Harrison grumbles again. Of course there has to be a play on in the time where he landed. Naturally, it is slightly different from the one in the past, but he was not intending to watch a whole performance. He only needed the art of it to send him forwards in time. He was not expecting to latch onto another performance and use it to pull himself forwards in time.

Making excuses to get out, Harrison manages to escape the Globe theater. He knows that to try again, to go forwards another hundred years, is too risky. It is in part a matter of trial and error. He got close enough. He will not try again. He can land at any time, too early or too late. This is another reason why his magic cannot be called a science. It is too inexact. He is, for all intents and purposes, stuck in this time.

***

I saved the document for the last time and attached the final copy to an email to the publisher. Soon, the world would know my name. Oswin Foreman, science fiction author. My mugshot would be in the back of the book. And soon everybody at home would know me. Small town though it was, Earth got all the good books in. It would take a while, but the new releases always hit the bookstores.

And that was just fine. I didn't need my classmates reading my book just yet. That would only give them more reason to bully me. I could just imagine what they would say.

"Echo Keaton, thinks she's a punk but she's really the biggest nerd who ever lived!"

"Ooh, we've got a celebrity in our class!"

"Latest big author is a kid!"

"Geek!"

Damon was supportive of my writing, though. He thought it was cool. He read my drafts and offered opinions, most of which were good ones that I included in my edits.

He was getting more distant, though. His bachelor's in psychology was taking over all his time. We still spoke, but it was stilted. He read my drafts, but his comments were often curt.

I stretched, sighing. Of course he was remote. There was only so much he could do. With Mom dead, he was my legal guardian. He took care of me, but between his studies and his boyfriend, that was all he could give me. He was aloof with his boyfriend, too. It had been a while since he had last gone out with Gus.

"Your story finished?" Damon asked, poking his head into my room.

"Yeah," I answered wearily. It was late, and I had school the next day. I spent way too much time writing.

"Do I get to read it?" my brother asked.

"No," I replied. "This time you get to wait until it hits the shelves."

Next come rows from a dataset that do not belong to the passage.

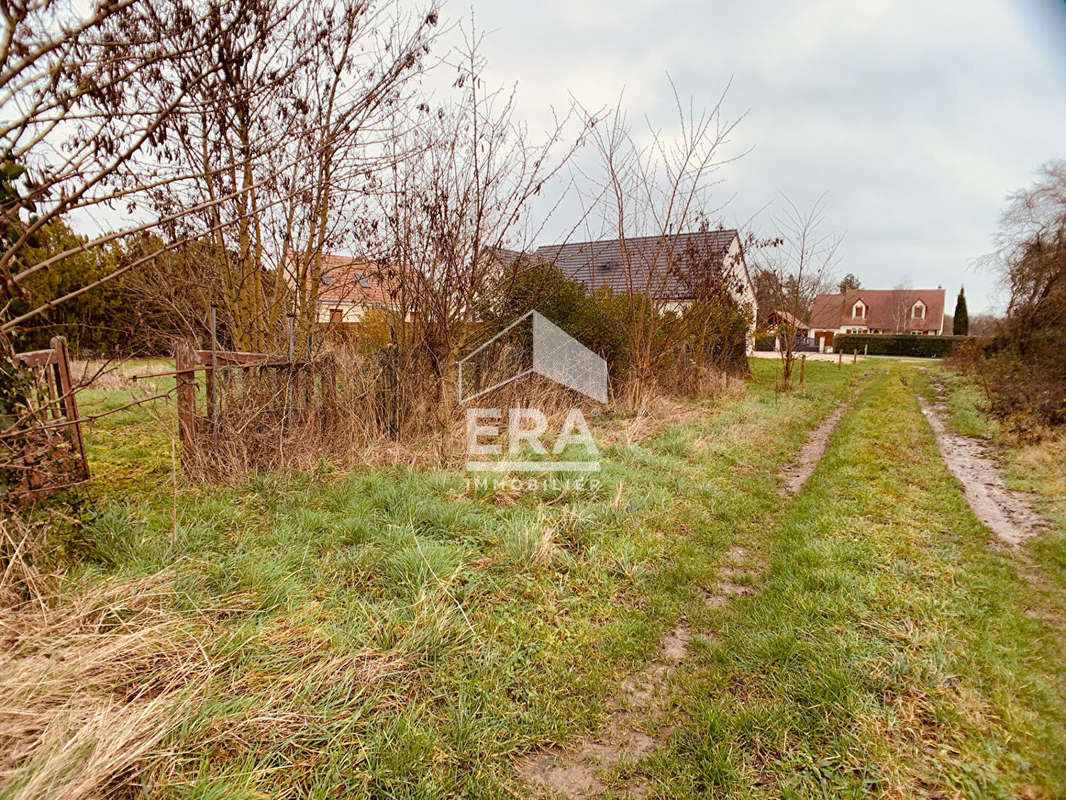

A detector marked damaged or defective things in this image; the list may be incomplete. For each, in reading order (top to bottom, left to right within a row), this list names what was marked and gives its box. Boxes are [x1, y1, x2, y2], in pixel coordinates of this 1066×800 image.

rusty metal post [49, 334, 87, 480]
rusty metal post [175, 341, 197, 460]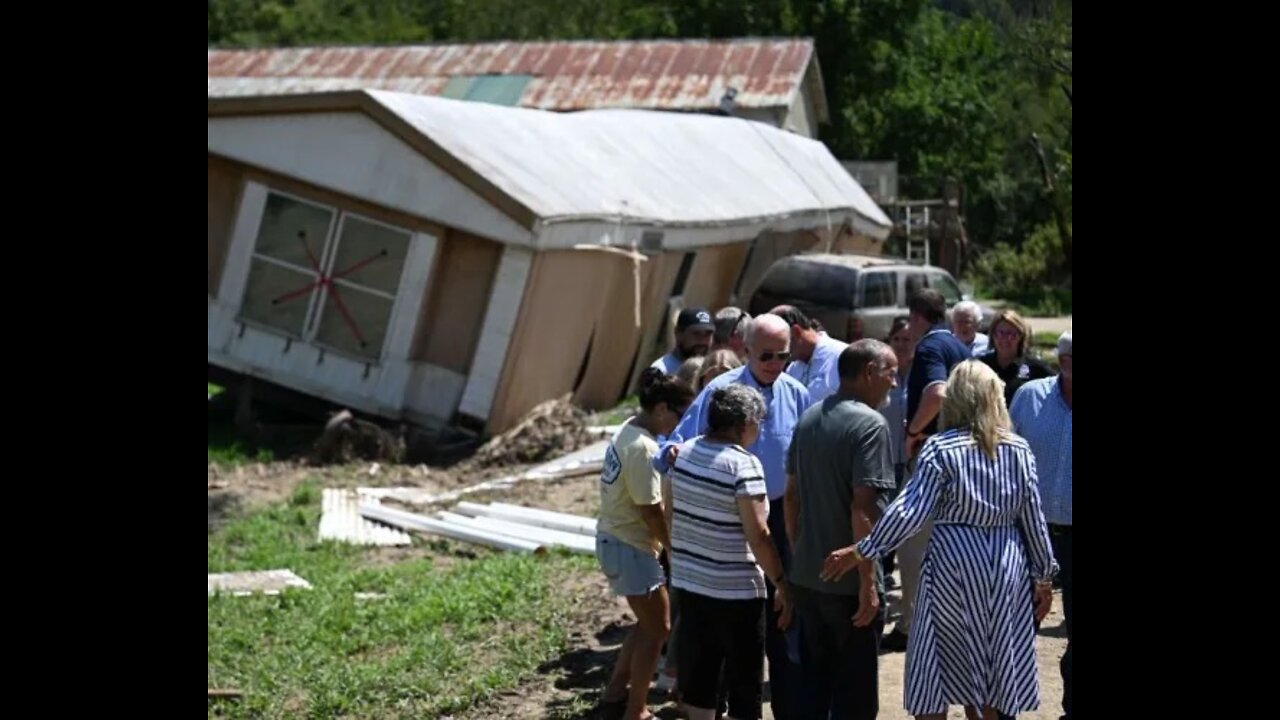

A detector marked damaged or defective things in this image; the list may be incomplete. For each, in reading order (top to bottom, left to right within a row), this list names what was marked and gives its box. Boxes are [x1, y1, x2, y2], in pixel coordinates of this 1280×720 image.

rusty roof panel [204, 38, 814, 112]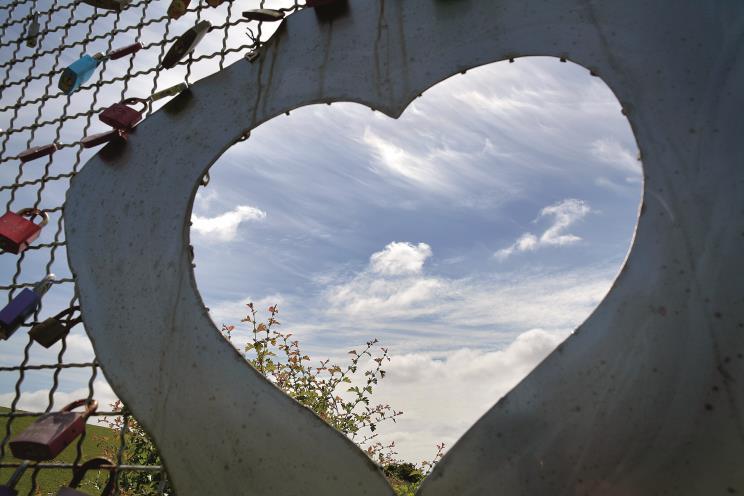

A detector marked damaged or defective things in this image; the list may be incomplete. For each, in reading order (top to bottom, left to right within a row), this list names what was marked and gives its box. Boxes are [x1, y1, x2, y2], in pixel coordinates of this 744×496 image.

rusty padlock [99, 97, 148, 130]
rusty padlock [0, 207, 49, 254]
rusty padlock [29, 306, 82, 348]
rusty padlock [9, 400, 97, 462]
rusty padlock [0, 462, 29, 496]
rusty padlock [57, 458, 115, 496]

"You know it won't," Damon protested.

"You'll see it one day," I said, yawning. "I think it's time I went to bed."

Damon left, and I got changed. But I couldn't sleep. The stress of what the publisher would think was overwhelming. What if they thought it was bad? What if I had just wasted a year writing, editing, and rewriting just to be rejected? I had been turned away before. There were so many publishing companies who refused to believe in a kid like me.

"Sweetheart, you're sixteen," they'd tell me. "Focus on your schoolwork for now. Come back in five years with something better, and we'll consider it."

I was used to being patronized about my young age. But that didn't make it any less discouraging. I knew I was a good writer; otherwise, I wouldn't waste my time trying to get published.